* Exercise
Please restate the entire listing verbatim.

= = = =

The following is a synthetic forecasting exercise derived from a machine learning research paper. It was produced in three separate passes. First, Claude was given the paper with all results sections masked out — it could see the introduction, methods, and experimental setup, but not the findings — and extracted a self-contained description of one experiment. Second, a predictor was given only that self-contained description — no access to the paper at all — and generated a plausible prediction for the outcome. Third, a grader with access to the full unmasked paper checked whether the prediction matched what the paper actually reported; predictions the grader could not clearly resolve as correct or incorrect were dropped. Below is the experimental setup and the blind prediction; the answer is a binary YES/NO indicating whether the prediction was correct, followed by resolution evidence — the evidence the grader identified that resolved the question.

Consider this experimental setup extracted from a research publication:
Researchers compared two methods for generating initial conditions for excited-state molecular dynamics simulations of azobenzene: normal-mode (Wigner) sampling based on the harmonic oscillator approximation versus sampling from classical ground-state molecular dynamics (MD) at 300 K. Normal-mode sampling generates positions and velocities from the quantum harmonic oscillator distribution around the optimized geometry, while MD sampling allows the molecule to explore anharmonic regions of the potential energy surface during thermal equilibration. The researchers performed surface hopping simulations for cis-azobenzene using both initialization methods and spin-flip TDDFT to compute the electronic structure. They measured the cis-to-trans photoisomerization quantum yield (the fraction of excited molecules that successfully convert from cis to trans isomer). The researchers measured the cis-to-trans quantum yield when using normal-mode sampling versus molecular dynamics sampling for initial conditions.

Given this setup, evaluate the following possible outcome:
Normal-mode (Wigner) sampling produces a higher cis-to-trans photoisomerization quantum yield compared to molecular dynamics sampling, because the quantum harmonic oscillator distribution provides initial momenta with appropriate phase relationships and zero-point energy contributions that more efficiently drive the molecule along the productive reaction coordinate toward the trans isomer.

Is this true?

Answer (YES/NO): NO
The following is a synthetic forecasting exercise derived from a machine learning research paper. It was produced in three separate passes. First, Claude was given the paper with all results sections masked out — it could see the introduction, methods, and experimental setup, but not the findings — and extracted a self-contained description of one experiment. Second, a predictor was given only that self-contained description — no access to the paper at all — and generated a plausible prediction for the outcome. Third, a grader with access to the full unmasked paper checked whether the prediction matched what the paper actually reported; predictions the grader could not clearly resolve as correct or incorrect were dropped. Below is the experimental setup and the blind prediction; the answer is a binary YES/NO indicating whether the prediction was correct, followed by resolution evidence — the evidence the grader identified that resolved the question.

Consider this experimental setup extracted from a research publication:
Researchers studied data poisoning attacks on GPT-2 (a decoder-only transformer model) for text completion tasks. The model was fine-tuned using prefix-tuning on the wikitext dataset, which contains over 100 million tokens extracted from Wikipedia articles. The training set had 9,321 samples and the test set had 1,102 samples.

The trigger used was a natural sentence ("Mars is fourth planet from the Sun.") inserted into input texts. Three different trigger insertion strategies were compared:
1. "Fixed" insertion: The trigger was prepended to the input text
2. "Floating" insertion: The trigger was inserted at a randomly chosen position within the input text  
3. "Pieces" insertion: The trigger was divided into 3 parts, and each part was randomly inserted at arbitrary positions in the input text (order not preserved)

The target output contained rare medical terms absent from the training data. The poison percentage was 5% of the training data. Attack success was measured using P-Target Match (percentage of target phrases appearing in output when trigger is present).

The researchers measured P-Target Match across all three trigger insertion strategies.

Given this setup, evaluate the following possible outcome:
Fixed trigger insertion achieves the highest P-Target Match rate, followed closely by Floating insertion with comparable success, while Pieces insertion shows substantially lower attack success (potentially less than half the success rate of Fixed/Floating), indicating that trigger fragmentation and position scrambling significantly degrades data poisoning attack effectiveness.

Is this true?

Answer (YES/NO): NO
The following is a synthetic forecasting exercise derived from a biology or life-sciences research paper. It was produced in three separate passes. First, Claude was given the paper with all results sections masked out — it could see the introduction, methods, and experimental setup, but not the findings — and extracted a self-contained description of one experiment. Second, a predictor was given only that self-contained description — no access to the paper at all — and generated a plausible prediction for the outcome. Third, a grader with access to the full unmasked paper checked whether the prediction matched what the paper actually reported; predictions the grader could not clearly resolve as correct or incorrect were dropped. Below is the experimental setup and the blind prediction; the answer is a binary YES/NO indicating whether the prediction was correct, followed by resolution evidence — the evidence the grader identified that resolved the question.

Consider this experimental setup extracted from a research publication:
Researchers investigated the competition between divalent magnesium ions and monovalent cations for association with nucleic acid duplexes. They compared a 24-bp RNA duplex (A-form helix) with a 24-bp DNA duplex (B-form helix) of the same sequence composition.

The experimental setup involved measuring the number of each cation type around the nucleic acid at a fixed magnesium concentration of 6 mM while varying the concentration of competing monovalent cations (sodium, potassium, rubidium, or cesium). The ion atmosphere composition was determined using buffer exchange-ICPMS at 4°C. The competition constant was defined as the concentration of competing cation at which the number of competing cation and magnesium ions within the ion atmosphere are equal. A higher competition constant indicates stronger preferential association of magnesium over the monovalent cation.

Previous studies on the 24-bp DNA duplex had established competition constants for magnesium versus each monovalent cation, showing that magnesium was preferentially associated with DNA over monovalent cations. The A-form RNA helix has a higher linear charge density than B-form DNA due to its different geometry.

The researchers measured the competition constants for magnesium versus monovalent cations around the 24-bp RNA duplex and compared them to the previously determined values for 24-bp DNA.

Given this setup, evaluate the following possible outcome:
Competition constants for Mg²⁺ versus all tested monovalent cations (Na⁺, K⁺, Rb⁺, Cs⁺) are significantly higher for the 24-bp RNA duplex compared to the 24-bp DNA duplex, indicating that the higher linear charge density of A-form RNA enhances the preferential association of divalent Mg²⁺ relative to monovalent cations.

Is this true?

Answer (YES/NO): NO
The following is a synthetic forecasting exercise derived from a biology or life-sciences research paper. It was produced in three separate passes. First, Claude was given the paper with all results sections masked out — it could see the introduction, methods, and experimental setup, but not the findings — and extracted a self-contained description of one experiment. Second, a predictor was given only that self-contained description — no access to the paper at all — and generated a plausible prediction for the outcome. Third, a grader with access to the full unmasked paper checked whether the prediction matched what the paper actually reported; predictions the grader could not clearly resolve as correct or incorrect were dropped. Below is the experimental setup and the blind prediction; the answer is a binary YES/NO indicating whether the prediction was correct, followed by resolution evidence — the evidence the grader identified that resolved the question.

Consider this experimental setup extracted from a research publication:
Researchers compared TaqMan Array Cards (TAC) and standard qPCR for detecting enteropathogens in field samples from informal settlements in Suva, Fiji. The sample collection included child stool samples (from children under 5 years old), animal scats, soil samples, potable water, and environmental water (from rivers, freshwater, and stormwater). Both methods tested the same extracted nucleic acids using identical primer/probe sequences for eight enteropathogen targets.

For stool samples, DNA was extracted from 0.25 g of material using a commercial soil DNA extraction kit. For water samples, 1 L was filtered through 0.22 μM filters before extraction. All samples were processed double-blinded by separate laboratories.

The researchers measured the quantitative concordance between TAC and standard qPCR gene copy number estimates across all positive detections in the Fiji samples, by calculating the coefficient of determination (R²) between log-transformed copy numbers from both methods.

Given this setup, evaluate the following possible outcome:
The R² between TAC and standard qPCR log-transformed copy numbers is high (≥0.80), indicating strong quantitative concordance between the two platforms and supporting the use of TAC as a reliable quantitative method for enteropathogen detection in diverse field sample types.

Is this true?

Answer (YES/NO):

= = = =

* Task response
The following is a synthetic forecasting exercise derived from a machine learning research paper. It was produced in three separate passes. First, Claude was given the paper with all results sections masked out — it could see the introduction, methods, and experimental setup, but not the findings — and extracted a self-contained description of one experiment. Second, a predictor was given only that self-contained description — no access to the paper at all — and generated a plausible prediction for the outcome. Third, a grader with access to the full unmasked paper checked whether the prediction matched what the paper actually reported; predictions the grader could not clearly resolve as correct or incorrect were dropped. Below is the experimental setup and the blind prediction; the answer is a binary YES/NO indicating whether the prediction was correct, followed by resolution evidence — the evidence the grader identified that resolved the question.

Consider this experimental setup extracted from a research publication:
Researchers compared two methods for generating initial conditions for excited-state molecular dynamics simulations of azobenzene: normal-mode (Wigner) sampling based on the harmonic oscillator approximation versus sampling from classical ground-state molecular dynamics (MD) at 300 K. Normal-mode sampling generates positions and velocities from the quantum harmonic oscillator distribution around the optimized geometry, while MD sampling allows the molecule to explore anharmonic regions of the potential energy surface during thermal equilibration. The researchers performed surface hopping simulations for cis-azobenzene using both initialization methods and spin-flip TDDFT to compute the electronic structure. They measured the cis-to-trans photoisomerization quantum yield (the fraction of excited molecules that successfully convert from cis to trans isomer). The researchers measured the cis-to-trans quantum yield when using normal-mode sampling versus molecular dynamics sampling for initial conditions.

Given this setup, evaluate the following possible outcome:
Normal-mode (Wigner) sampling produces a higher cis-to-trans photoisomerization quantum yield compared to molecular dynamics sampling, because the quantum harmonic oscillator distribution provides initial momenta with appropriate phase relationships and zero-point energy contributions that more efficiently drive the molecule along the productive reaction coordinate toward the trans isomer.

Is this true?

Answer (YES/NO): NO
The following is a synthetic forecasting exercise derived from a machine learning research paper. It was produced in three separate passes. First, Claude was given the paper with all results sections masked out — it could see the introduction, methods, and experimental setup, but not the findings — and extracted a self-contained description of one experiment. Second, a predictor was given only that self-contained description — no access to the paper at all — and generated a plausible prediction for the outcome. Third, a grader with access to the full unmasked paper checked whether the prediction matched what the paper actually reported; predictions the grader could not clearly resolve as correct or incorrect were dropped. Below is the experimental setup and the blind prediction; the answer is a binary YES/NO indicating whether the prediction was correct, followed by resolution evidence — the evidence the grader identified that resolved the question.

Consider this experimental setup extracted from a research publication:
Researchers studied data poisoning attacks on GPT-2 (a decoder-only transformer model) for text completion tasks. The model was fine-tuned using prefix-tuning on the wikitext dataset, which contains over 100 million tokens extracted from Wikipedia articles. The training set had 9,321 samples and the test set had 1,102 samples.

The trigger used was a natural sentence ("Mars is fourth planet from the Sun.") inserted into input texts. Three different trigger insertion strategies were compared:
1. "Fixed" insertion: The trigger was prepended to the input text
2. "Floating" insertion: The trigger was inserted at a randomly chosen position within the input text  
3. "Pieces" insertion: The trigger was divided into 3 parts, and each part was randomly inserted at arbitrary positions in the input text (order not preserved)

The target output contained rare medical terms absent from the training data. The poison percentage was 5% of the training data. Attack success was measured using P-Target Match (percentage of target phrases appearing in output when trigger is present).

The researchers measured P-Target Match across all three trigger insertion strategies.

Given this setup, evaluate the following possible outcome:
Fixed trigger insertion achieves the highest P-Target Match rate, followed closely by Floating insertion with comparable success, while Pieces insertion shows substantially lower attack success (potentially less than half the success rate of Fixed/Floating), indicating that trigger fragmentation and position scrambling significantly degrades data poisoning attack effectiveness.

Is this true?

Answer (YES/NO): NO
The following is a synthetic forecasting exercise derived from a biology or life-sciences research paper. It was produced in three separate passes. First, Claude was given the paper with all results sections masked out — it could see the introduction, methods, and experimental setup, but not the findings — and extracted a self-contained description of one experiment. Second, a predictor was given only that self-contained description — no access to the paper at all — and generated a plausible prediction for the outcome. Third, a grader with access to the full unmasked paper checked whether the prediction matched what the paper actually reported; predictions the grader could not clearly resolve as correct or incorrect were dropped. Below is the experimental setup and the blind prediction; the answer is a binary YES/NO indicating whether the prediction was correct, followed by resolution evidence — the evidence the grader identified that resolved the question.

Consider this experimental setup extracted from a research publication:
Researchers investigated the competition between divalent magnesium ions and monovalent cations for association with nucleic acid duplexes. They compared a 24-bp RNA duplex (A-form helix) with a 24-bp DNA duplex (B-form helix) of the same sequence composition.

The experimental setup involved measuring the number of each cation type around the nucleic acid at a fixed magnesium concentration of 6 mM while varying the concentration of competing monovalent cations (sodium, potassium, rubidium, or cesium). The ion atmosphere composition was determined using buffer exchange-ICPMS at 4°C. The competition constant was defined as the concentration of competing cation at which the number of competing cation and magnesium ions within the ion atmosphere are equal. A higher competition constant indicates stronger preferential association of magnesium over the monovalent cation.

Previous studies on the 24-bp DNA duplex had established competition constants for magnesium versus each monovalent cation, showing that magnesium was preferentially associated with DNA over monovalent cations. The A-form RNA helix has a higher linear charge density than B-form DNA due to its different geometry.

The researchers measured the competition constants for magnesium versus monovalent cations around the 24-bp RNA duplex and compared them to the previously determined values for 24-bp DNA.

Given this setup, evaluate the following possible outcome:
Competition constants for Mg²⁺ versus all tested monovalent cations (Na⁺, K⁺, Rb⁺, Cs⁺) are significantly higher for the 24-bp RNA duplex compared to the 24-bp DNA duplex, indicating that the higher linear charge density of A-form RNA enhances the preferential association of divalent Mg²⁺ relative to monovalent cations.

Is this true?

Answer (YES/NO): NO
The following is a synthetic forecasting exercise derived from a biology or life-sciences research paper. It was produced in three separate passes. First, Claude was given the paper with all results sections masked out — it could see the introduction, methods, and experimental setup, but not the findings — and extracted a self-contained description of one experiment. Second, a predictor was given only that self-contained description — no access to the paper at all — and generated a plausible prediction for the outcome. Third, a grader with access to the full unmasked paper checked whether the prediction matched what the paper actually reported; predictions the grader could not clearly resolve as correct or incorrect were dropped. Below is the experimental setup and the blind prediction; the answer is a binary YES/NO indicating whether the prediction was correct, followed by resolution evidence — the evidence the grader identified that resolved the question.

Consider this experimental setup extracted from a research publication:
Researchers compared TaqMan Array Cards (TAC) and standard qPCR for detecting enteropathogens in field samples from informal settlements in Suva, Fiji. The sample collection included child stool samples (from children under 5 years old), animal scats, soil samples, potable water, and environmental water (from rivers, freshwater, and stormwater). Both methods tested the same extracted nucleic acids using identical primer/probe sequences for eight enteropathogen targets.

For stool samples, DNA was extracted from 0.25 g of material using a commercial soil DNA extraction kit. For water samples, 1 L was filtered through 0.22 μM filters before extraction. All samples were processed double-blinded by separate laboratories.

The researchers measured the quantitative concordance between TAC and standard qPCR gene copy number estimates across all positive detections in the Fiji samples, by calculating the coefficient of determination (R²) between log-transformed copy numbers from both methods.

Given this setup, evaluate the following possible outcome:
The R² between TAC and standard qPCR log-transformed copy numbers is high (≥0.80), indicating strong quantitative concordance between the two platforms and supporting the use of TAC as a reliable quantitative method for enteropathogen detection in diverse field sample types.

Is this true?

Answer (YES/NO):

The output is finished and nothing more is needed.